What causes Raynaud’s Disease?
It is thought that abnormal nerve control of the blood vessel width and over-reaction to cold exposure contribute to an attack. Reaching into a refrigerator may act as a trigger, or for some people, stress alone causes vessels to become narrow. Women are often affected especially typists and pianists, but men may get a work-related condition from using hand-vibrating tools. Secondary Raynaud’s phenomenon is the name given when it is associated with other disorders such as rheumatoid arthritis, scleroderma, hormone imbalance and some medications.
What are the symptoms?
Patients with mild disease notice skin discolouration on exposure to cold. There may also be a mild tingling and numbness in the digits involved which disappears when the colour returns to normal and is no more than a nuisance. In extreme cases when the condition lasts longer, ulcers develop and the digits can become infected.

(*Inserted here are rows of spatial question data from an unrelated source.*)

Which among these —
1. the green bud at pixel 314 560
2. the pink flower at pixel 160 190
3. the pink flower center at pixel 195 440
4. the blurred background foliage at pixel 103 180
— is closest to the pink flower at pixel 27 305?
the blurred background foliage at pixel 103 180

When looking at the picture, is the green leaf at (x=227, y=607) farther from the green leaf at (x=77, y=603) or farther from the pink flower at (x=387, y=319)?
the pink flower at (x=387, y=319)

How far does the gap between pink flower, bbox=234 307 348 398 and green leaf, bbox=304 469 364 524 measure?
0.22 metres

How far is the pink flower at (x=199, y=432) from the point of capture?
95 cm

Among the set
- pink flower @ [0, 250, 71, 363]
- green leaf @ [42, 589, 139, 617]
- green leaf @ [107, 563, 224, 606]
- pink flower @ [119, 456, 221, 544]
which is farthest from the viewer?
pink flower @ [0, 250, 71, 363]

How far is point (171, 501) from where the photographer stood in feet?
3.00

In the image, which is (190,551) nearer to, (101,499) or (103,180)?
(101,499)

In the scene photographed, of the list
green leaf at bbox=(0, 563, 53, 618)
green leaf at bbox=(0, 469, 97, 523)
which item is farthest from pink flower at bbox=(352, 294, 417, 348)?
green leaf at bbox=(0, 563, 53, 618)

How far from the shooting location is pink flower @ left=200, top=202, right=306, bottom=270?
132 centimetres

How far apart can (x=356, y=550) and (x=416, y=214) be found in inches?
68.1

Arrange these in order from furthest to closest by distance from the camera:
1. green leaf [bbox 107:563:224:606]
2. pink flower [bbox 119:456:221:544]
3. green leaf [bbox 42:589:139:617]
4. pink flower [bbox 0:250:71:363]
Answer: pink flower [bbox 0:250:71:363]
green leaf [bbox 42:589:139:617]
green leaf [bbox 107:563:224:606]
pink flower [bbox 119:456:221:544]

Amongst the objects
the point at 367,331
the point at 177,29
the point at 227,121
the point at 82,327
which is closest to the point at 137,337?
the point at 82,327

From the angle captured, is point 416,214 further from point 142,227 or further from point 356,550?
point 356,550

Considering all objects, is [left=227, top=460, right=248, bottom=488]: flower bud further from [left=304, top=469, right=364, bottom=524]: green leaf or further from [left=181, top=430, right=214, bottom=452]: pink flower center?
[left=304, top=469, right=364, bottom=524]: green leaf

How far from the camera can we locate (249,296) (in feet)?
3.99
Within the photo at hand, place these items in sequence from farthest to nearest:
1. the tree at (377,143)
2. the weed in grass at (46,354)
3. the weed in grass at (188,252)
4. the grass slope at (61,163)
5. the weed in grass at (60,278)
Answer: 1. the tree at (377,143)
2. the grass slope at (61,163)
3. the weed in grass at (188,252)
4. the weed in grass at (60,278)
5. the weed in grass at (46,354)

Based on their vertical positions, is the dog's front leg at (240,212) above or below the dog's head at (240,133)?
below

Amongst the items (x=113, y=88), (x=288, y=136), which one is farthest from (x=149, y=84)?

How is Raynaud’s Disease diagnosed?
A careful clinical history and possibly blood tests will enable the doctor to decide if it is primary Raynaud’s or secondary to another underlying condition such as lupus erythematosus or scleroderma.
What is the treatment?
In mild cases, protecting the hands, feet and fingers from cold is all that is needed especially in winter. Always use warm water to wash your hands. If the symptoms persist, medications, which dilate the blood vessels, may be prescribed. Attacks can be caused by stress and smoking and it is important to prevent attacks where possible. You must give up smoking. For more severe Raynaud’s, your doctor may prescribe calcium channel blockers or vasodilators. Supplementary vitamins C and E have been found to help, also ginkgo biloba. Discuss taking alternative medicine with your pharmacist for possible interactions if you are already taking medication.